Researchers synthesize room temperature superconducting material

Friday, October 16th, 2020

When I heard that a team from the University of Rochester had synthesized a room-temperature superconductor, I was not expecting this footnote:

The carbonaceous sulfur hydride exhibited superconductivity at about 58 degrees Fahrenheit and a pressure of about 39 million psi.

Dias’s lab at Rochester used hydrogen-rich materials that metalize at lower pressures than pure hydrogen, producing picoliters of superconductor in a diamond anvil cell:

First the lab combined yttrium and hydrogen. The resulting yttrium superhydride exhibited superconductivity at what was then a record high temperature of about 12 degrees Fahrenheit and a pressure of about 26 million pounds per square inch.

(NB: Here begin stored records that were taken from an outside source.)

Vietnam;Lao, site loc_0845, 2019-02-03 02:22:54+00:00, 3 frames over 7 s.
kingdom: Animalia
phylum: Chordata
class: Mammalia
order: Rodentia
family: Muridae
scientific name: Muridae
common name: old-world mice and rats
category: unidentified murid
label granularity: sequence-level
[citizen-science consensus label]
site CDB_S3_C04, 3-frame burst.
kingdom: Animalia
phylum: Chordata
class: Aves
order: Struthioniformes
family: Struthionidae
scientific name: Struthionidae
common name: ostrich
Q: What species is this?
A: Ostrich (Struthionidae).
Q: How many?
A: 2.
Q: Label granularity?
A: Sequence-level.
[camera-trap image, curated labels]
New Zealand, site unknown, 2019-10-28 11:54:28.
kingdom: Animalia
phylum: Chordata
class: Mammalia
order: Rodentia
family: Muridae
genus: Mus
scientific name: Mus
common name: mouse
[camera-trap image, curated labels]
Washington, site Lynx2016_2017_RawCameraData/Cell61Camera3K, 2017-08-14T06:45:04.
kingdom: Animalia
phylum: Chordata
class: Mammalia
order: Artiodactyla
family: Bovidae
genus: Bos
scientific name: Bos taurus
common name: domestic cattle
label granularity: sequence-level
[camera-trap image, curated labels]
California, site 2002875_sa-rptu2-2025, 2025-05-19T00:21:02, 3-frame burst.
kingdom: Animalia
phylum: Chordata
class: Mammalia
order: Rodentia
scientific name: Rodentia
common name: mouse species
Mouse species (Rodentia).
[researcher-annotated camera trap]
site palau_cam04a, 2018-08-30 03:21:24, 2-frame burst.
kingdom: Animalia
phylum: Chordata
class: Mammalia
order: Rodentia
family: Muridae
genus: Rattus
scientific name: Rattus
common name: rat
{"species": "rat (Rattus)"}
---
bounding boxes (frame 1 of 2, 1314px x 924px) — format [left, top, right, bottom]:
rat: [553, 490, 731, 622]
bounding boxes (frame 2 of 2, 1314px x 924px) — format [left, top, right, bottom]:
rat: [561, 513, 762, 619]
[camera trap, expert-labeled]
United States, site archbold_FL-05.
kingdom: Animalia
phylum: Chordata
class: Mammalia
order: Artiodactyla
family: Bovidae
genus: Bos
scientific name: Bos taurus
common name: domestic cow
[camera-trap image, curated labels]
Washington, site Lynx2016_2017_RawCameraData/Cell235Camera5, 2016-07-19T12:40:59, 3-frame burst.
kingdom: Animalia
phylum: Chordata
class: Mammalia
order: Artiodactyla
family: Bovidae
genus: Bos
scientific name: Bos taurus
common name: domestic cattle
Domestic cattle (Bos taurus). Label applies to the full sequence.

Next the lab explored covalent hydrogen-rich organic-derived materials.

This work resulted in the carbonaceous sulfur hydride. “This presence of carbon is of tantamount importance here,” the researchers report. Further “compositional tuning” of this combination of elements may be the key to achieving superconductivity at even higher temperatures, they add.


  1. Bob Sykes says:

    39 million psi. Is that gauge or absolute?

  2. Gavin Longmuir says:

    One would think University guys would know better than to mention “carbon” in their press release. Try getting a grant after that!

    Every degree-holding woke government/foundation punter knows that “carbon” is evil and causes the global temperature to soar and kills every carbon-free living creature.